== Exercise instructions ==
Please print the records starting at the line that contains "Arms hugging the" and ending at the line that contains "Woman wearing a", and copy them without any change.
+===+
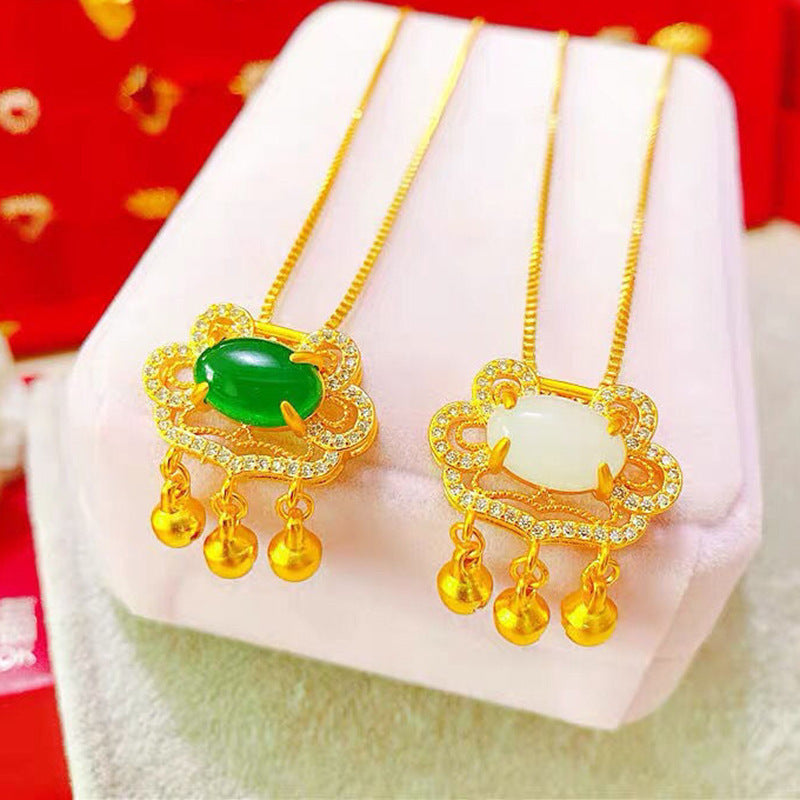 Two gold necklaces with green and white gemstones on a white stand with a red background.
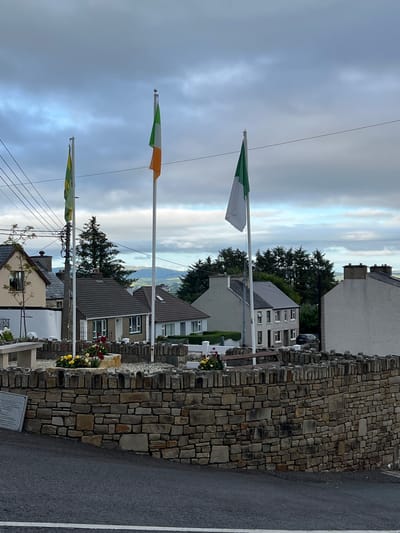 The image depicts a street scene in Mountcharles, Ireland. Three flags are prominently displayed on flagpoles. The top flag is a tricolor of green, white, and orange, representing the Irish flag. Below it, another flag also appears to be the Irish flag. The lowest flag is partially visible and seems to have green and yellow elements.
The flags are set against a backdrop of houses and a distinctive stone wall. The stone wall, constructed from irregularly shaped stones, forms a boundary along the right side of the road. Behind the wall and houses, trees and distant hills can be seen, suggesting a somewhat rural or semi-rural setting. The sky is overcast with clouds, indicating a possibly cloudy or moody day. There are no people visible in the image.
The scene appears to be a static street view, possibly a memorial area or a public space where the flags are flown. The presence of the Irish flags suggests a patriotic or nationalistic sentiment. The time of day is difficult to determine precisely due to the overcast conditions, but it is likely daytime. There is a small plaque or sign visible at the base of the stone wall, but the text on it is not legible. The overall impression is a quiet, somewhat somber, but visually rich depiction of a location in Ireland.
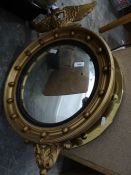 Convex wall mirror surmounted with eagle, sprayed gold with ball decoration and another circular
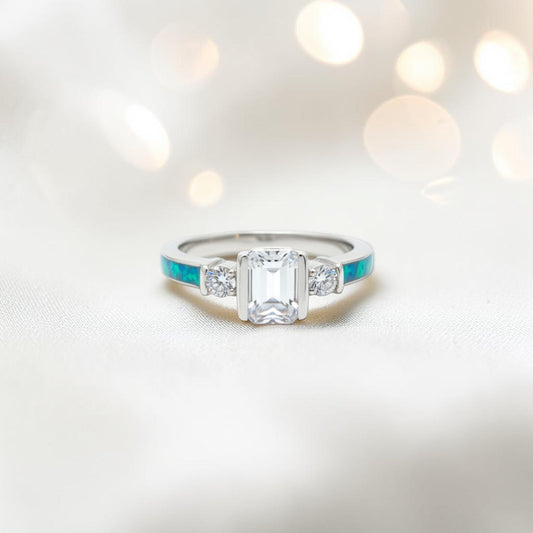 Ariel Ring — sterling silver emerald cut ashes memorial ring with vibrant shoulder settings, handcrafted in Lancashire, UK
+===+
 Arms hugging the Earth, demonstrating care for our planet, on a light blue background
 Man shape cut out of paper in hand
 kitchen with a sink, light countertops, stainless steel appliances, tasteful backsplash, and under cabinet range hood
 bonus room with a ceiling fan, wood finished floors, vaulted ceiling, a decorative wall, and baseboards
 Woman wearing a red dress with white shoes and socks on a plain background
+===+
== Task solution ==
 Arms hugging the Earth, demonstrating care for our planet, on a light blue background
 Man shape cut out of paper in hand
 kitchen with a sink, light countertops, stainless steel appliances, tasteful backsplash, and under cabinet range hood
 bonus room with a ceiling fan, wood finished floors, vaulted ceiling, a decorative wall, and baseboards
 Woman wearing a red dress with white shoes and socks on a plain background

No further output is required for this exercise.